Książnica Pomorska i stowarzyszenie Rowerowy Szczecin zorganizowały wczoraj w Sali pod Piramidą wernisaż wystawy fotografii podróżnika Kazimierza Nowaka. Na spotkaniu tym można było zobaczyć slajdy ze zdjęciami wykonanymi podczas jego afrykańskiej wyprawy oraz wysłuchać opowieści pana Łukasza Wierzbickiego, dzięki któremu człowiek ten nie został zapomniany. Wśród gości był również obecny francuski podróżnik i rowerzysta - Robert Barthe.


Kazimierz Nowak to postać bardzo interesująca. Urodził sięw 1897 roku w Stryju na Podolu, a w 1918 roku przeprowadził się do Poznania. Tam pracuje jako urzędnik w towarzystwie ubezpieczeniowym. Wkrótce później podejmuje swoje pierwsze podróże po Europie i północnej Afryce. W latach 30-ych ubiegłego wieku staje się bezrobotnym, ale nie rezygnuje z marzeń. Postanawia poprawić swój stan materialny pisaniem reportaży dotyczących Afryki Dokladnie w listopadzie 1931 roku wyrusza pociągiem z Poznania do Rzymu, a z Włoch promem przedostaje się do Trypolisu. Ze sobą ma rower, który będzie jego głównym środkiem transportu... Jesszcze chyba wtedy nie wiedział, że spędzi na tym kontynencie pięć lat pokonując drogę z północy na południe i z powrotem samotnie, przemierzając 40 tys. kilometrów na swym bicyklu oraz pieszo, konno, na wielbłądzie, a nawet łodzią. Kiedy wrócił do Polski w 1936 roku na odczytach i prelekcjach w róznych miastach opowiadał o swoich doświadczeniach z tej wyprawy. Wśród zdjęć, które znalazły się w jego zbiorach (udostępnionych na wystawie) wiele jest takich na których, ten bardzo przeciwny kolonialzmowi człowiek, przebywa w towarzystwie tubylców. Niestety kiedy przyjechał do kraju był już schorowany (w Afryce nękała go m.in. malaria) i w konsekwencji rok po powrocie zmarł. Liga Kolonialna wykorzystała jego pogrzeb do ... propagowania idei poszerzenia Polski o terytoria zamorskie.
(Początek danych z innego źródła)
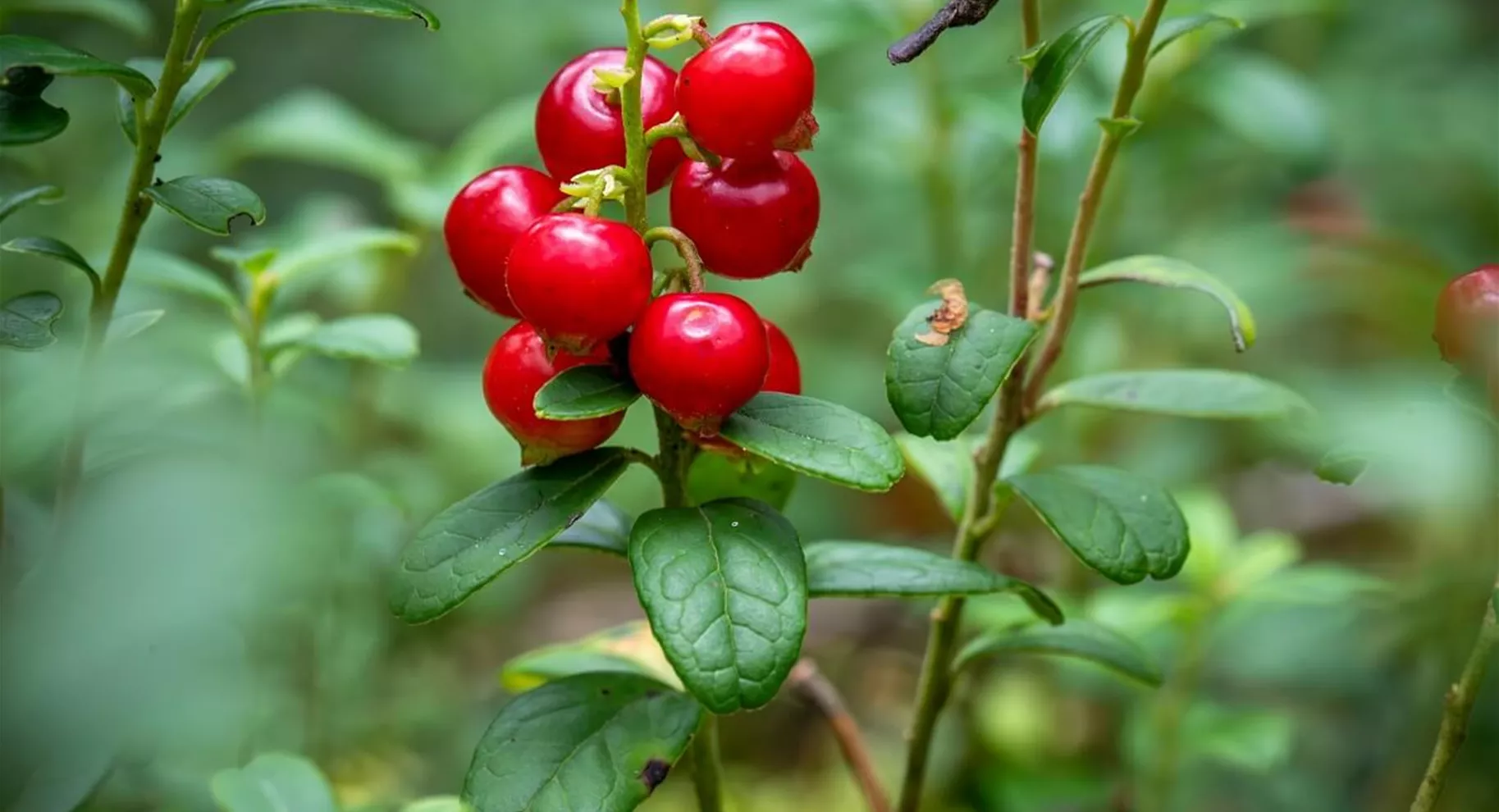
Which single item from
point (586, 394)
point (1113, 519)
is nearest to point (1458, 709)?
point (1113, 519)

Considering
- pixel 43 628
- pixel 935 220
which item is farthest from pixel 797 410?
pixel 935 220

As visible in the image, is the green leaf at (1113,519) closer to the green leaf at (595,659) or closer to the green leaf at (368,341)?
the green leaf at (595,659)

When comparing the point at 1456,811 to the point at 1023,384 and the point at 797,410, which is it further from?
the point at 797,410

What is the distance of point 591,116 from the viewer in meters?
0.84

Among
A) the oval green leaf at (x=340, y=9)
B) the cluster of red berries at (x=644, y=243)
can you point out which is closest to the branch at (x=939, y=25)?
the cluster of red berries at (x=644, y=243)

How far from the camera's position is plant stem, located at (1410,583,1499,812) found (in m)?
0.84

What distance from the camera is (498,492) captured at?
0.86 m

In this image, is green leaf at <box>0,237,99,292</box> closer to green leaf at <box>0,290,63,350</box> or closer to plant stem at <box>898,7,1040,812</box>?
green leaf at <box>0,290,63,350</box>

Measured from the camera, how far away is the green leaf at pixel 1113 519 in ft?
3.05

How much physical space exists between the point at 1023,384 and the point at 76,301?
3.49 feet

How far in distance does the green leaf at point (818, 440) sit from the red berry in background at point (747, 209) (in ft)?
0.31

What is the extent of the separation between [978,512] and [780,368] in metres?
0.27

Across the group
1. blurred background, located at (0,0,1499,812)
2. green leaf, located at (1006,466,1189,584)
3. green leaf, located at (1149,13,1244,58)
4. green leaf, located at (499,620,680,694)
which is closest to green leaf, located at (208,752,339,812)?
blurred background, located at (0,0,1499,812)

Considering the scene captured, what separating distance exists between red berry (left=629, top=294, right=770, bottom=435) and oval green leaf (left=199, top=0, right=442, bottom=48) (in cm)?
25
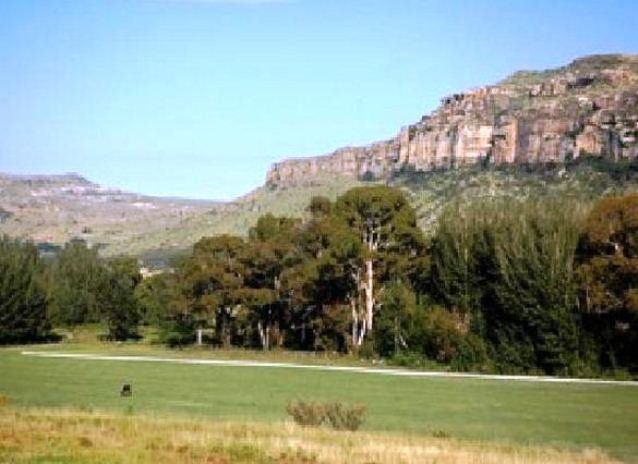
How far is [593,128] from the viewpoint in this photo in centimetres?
15138

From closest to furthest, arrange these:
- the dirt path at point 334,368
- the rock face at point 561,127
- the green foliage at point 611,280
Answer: the dirt path at point 334,368
the green foliage at point 611,280
the rock face at point 561,127

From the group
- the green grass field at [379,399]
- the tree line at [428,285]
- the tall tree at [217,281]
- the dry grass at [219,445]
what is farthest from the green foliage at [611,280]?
the dry grass at [219,445]

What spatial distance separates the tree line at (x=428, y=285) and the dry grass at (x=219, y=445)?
31.2m

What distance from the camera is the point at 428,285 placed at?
205 feet

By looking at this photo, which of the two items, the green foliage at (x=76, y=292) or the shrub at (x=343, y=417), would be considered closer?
the shrub at (x=343, y=417)

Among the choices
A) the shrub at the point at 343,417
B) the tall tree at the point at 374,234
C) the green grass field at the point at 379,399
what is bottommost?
the green grass field at the point at 379,399

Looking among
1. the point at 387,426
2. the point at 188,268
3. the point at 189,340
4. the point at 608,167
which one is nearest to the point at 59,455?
the point at 387,426

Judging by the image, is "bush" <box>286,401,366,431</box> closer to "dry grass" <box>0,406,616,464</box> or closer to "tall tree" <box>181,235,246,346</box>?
"dry grass" <box>0,406,616,464</box>

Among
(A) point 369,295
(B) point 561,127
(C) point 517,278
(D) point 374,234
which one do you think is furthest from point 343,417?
(B) point 561,127

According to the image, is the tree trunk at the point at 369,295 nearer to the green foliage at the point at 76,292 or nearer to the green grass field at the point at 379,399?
the green grass field at the point at 379,399

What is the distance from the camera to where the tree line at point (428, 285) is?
50562 millimetres

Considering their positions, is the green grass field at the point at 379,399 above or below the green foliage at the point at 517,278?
below

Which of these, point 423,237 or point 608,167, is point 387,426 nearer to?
point 423,237

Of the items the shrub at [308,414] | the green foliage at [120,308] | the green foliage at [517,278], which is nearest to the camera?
the shrub at [308,414]
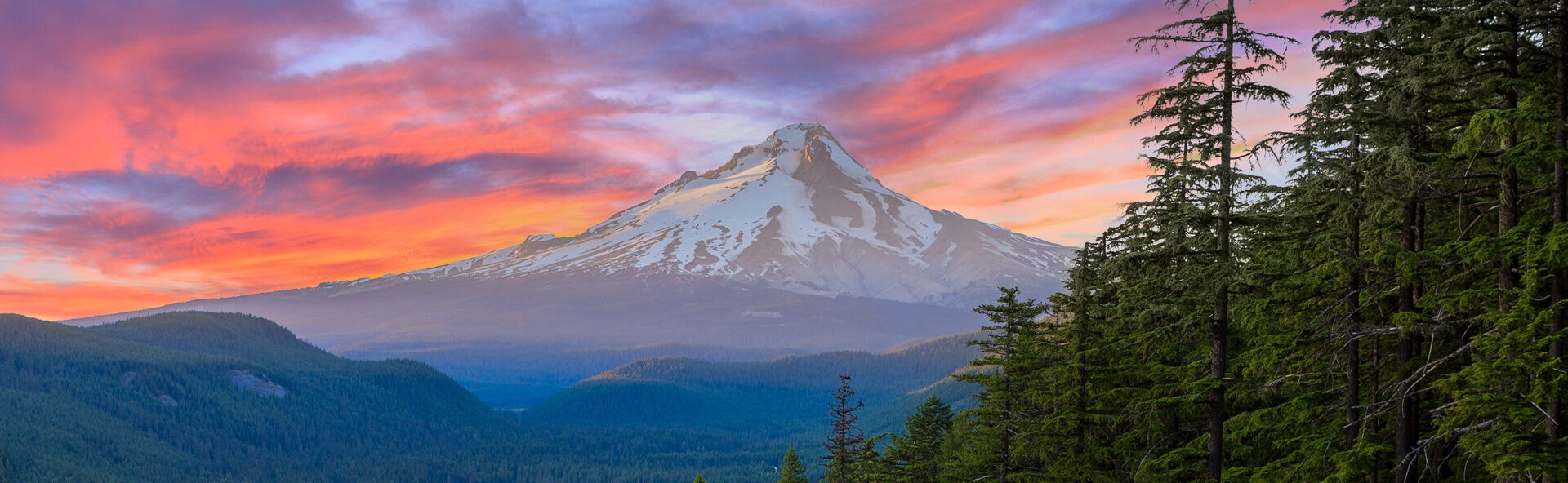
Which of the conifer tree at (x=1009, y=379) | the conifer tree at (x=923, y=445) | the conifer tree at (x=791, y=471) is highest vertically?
the conifer tree at (x=1009, y=379)

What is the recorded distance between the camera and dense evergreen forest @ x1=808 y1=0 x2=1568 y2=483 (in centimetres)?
1390

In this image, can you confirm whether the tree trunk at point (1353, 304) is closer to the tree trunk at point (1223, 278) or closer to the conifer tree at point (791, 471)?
the tree trunk at point (1223, 278)

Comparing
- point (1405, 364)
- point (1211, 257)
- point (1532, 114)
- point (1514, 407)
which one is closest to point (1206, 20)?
point (1211, 257)

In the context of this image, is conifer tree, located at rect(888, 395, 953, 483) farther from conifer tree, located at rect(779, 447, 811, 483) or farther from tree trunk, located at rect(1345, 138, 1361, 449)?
tree trunk, located at rect(1345, 138, 1361, 449)

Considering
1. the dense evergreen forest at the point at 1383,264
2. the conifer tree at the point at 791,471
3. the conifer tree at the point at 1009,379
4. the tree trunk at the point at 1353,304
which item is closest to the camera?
the dense evergreen forest at the point at 1383,264

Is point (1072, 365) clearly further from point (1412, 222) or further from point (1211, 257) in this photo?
point (1412, 222)

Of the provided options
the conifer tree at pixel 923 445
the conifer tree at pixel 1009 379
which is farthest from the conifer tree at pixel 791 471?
the conifer tree at pixel 1009 379

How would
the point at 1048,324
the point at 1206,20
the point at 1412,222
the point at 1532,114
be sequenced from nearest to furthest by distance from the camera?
the point at 1532,114, the point at 1412,222, the point at 1206,20, the point at 1048,324

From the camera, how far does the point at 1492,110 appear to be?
14.0 m

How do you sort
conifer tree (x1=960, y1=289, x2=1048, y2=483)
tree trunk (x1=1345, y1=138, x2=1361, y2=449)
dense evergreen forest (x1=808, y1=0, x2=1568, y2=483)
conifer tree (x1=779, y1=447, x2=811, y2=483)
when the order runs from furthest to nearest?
conifer tree (x1=779, y1=447, x2=811, y2=483) → conifer tree (x1=960, y1=289, x2=1048, y2=483) → tree trunk (x1=1345, y1=138, x2=1361, y2=449) → dense evergreen forest (x1=808, y1=0, x2=1568, y2=483)

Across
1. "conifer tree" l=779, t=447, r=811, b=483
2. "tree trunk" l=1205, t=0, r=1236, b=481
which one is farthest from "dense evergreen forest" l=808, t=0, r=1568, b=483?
"conifer tree" l=779, t=447, r=811, b=483

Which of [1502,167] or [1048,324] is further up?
[1502,167]

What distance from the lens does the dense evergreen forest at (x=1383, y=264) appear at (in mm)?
13898

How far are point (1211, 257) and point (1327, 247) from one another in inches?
76.7
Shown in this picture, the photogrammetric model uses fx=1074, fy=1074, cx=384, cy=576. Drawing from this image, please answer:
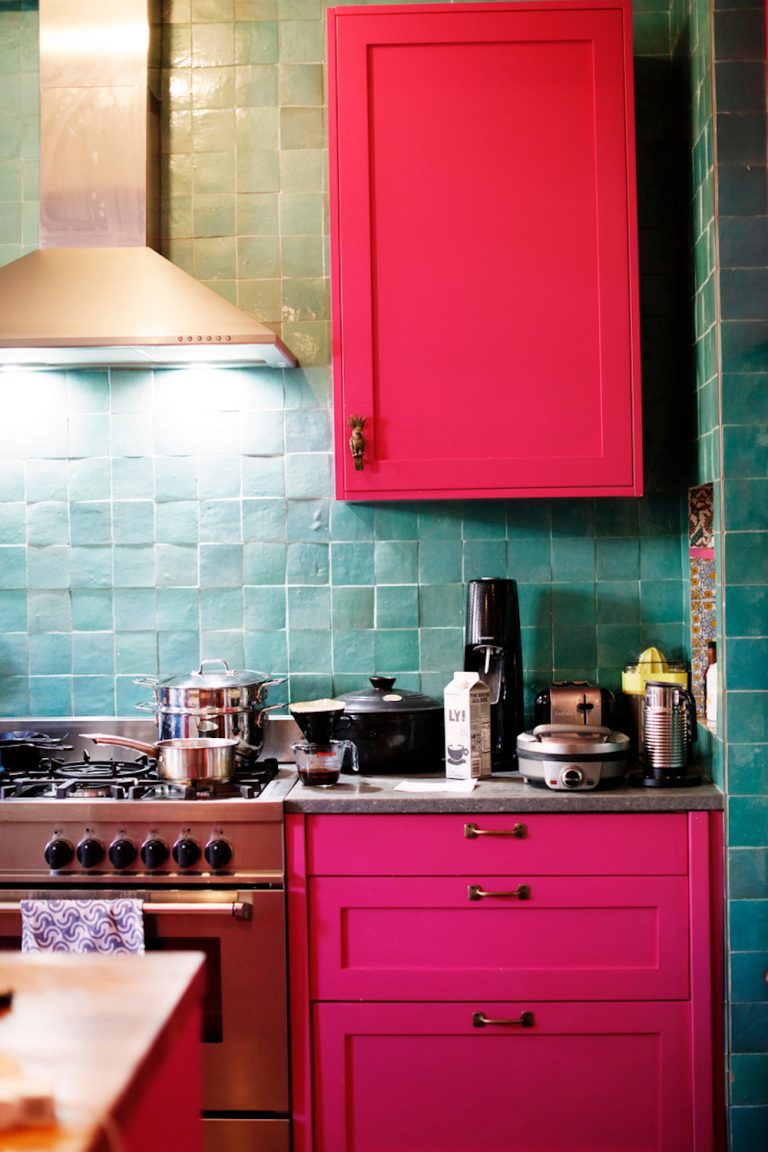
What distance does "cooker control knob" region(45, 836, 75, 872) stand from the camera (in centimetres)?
225

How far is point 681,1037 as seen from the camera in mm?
2236

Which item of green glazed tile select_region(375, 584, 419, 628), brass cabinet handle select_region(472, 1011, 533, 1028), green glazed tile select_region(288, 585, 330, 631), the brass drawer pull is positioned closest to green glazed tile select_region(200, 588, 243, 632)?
green glazed tile select_region(288, 585, 330, 631)

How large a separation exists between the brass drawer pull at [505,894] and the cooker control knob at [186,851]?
1.89 ft

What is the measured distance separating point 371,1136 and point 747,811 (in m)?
1.04

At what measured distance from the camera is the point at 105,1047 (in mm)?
1021

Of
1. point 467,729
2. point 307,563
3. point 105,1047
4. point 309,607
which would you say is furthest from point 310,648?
point 105,1047

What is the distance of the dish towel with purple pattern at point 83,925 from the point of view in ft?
7.17

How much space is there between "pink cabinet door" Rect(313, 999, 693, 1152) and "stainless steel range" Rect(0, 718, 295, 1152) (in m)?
0.12

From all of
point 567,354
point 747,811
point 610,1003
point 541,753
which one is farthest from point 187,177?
point 610,1003

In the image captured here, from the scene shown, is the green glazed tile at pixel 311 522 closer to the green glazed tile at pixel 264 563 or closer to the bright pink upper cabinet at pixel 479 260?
the green glazed tile at pixel 264 563

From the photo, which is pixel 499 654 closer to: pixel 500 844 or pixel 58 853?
pixel 500 844

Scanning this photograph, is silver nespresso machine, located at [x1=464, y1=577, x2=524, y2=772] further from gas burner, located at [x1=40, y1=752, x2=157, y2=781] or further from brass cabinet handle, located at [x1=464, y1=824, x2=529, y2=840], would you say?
gas burner, located at [x1=40, y1=752, x2=157, y2=781]

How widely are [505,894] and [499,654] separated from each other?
573 mm

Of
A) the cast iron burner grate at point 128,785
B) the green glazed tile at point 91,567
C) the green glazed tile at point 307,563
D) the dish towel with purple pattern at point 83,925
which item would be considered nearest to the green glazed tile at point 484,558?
the green glazed tile at point 307,563
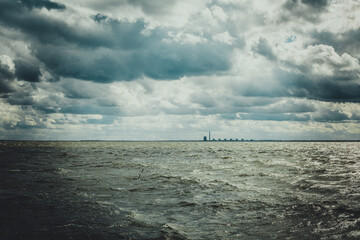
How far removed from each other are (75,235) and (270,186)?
1391cm

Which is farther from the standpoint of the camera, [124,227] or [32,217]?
[32,217]

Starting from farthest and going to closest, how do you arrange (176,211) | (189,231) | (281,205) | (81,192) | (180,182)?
(180,182) < (81,192) < (281,205) < (176,211) < (189,231)

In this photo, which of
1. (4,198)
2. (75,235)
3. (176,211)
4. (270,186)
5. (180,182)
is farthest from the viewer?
(180,182)

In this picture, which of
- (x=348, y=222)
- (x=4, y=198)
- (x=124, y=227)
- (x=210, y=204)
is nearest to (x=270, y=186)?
(x=210, y=204)

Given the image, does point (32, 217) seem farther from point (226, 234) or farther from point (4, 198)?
point (226, 234)

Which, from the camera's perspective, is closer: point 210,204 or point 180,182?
point 210,204

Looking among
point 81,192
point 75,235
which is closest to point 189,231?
point 75,235

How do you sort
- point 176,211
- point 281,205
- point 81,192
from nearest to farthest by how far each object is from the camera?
1. point 176,211
2. point 281,205
3. point 81,192

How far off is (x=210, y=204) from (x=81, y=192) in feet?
26.2

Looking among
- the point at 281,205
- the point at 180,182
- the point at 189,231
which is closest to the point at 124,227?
the point at 189,231

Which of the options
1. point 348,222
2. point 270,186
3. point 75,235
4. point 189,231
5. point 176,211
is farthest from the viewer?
point 270,186

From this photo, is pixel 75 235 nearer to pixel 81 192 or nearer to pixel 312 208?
pixel 81 192

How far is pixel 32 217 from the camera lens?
10445 millimetres

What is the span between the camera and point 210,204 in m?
13.2
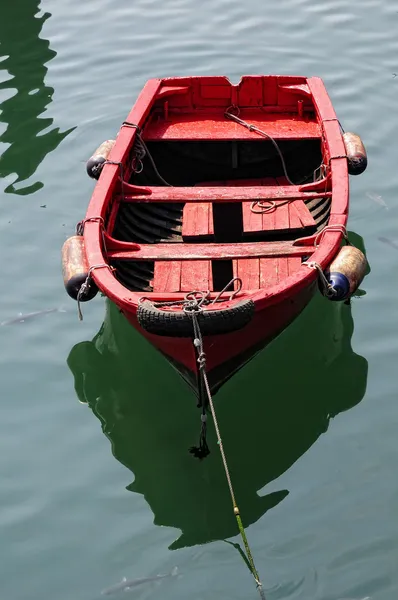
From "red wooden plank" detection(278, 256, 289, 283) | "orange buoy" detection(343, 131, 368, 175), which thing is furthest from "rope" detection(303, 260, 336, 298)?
"orange buoy" detection(343, 131, 368, 175)

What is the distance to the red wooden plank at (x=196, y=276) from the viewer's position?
27.2ft

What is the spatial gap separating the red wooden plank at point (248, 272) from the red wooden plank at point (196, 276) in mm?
268

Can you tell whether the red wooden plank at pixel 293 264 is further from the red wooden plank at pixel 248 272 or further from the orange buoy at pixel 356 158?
the orange buoy at pixel 356 158

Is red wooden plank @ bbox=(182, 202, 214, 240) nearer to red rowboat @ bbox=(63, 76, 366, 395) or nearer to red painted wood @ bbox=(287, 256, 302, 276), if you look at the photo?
red rowboat @ bbox=(63, 76, 366, 395)

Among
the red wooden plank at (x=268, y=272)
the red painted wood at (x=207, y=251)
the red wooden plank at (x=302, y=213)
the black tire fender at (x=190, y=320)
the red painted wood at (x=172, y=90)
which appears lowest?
the red wooden plank at (x=268, y=272)

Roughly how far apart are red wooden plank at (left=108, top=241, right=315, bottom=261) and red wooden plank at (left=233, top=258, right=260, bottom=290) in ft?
0.30

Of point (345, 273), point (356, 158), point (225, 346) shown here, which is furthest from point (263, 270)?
point (356, 158)

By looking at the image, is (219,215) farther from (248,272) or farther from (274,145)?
(274,145)

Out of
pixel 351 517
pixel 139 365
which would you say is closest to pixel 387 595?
pixel 351 517

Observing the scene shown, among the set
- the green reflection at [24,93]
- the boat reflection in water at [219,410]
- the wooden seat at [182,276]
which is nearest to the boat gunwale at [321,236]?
the wooden seat at [182,276]

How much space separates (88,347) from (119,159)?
82.0 inches

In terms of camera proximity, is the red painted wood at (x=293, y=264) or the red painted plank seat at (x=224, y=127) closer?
the red painted wood at (x=293, y=264)

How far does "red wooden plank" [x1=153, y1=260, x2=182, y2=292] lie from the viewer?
833 centimetres

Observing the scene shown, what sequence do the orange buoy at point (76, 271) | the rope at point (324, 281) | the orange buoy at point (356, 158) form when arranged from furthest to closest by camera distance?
the orange buoy at point (356, 158) → the orange buoy at point (76, 271) → the rope at point (324, 281)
Spotkanie poświęcone Kazimierzowi Nowakowi zgromadziło wczoraj w Książnicy wielu miłośników Afryki i ciekawych historii oraz oczywiście rowerzystów. Łukasz Wierzbicki opowiedział o tym jak to się stało, że zainteresował się tym człowiekiem i jak doprowadził do tego, że w formie książkowej w 2000 roku wydane zostały jego korespondencje prasowe z Czarnego Lądu. Ta pozycja początkowo nie zyskała większego rozgłosu, ale później dzięki akcji odsłonięcia w holu dworca w Poznaniu płyty upamiętniajacej wyjazd Nowaka do Afryki (w uroczystości uczestniczył Ryszard Kapuściński) historią tą zainteresowały się media. Wkrótce później udało się panu Wirzbickiemu skontaktować z krewnymi podróznika i zgromadzić kolejne pamiatki po nim (w tym bezcenne zdjęcia i oryginały listów pisanych do żony Marii). Poszerzona i wzbogacona o nie książka Kazimierza Nowaka „Rowerem i pieszo przez Czarny Ląd” uznana została za klasykę polskiego reportażu. Łukasz Wierzbicki pokazał nam także zdjęcia ze swojej podrózy do Afryki (był m.in. w Namibii) oraz przedstawił własną książkę dla dzieci zatytułowaną „Afryka Kazika” To zbiór opowieści o przygodach w afrykańskim buszu, które napisał w oparciu o reportaże Kazimierza Nowaka
Wystawę fotografii można oglądać w Ksiąznicy do 13 czerwca.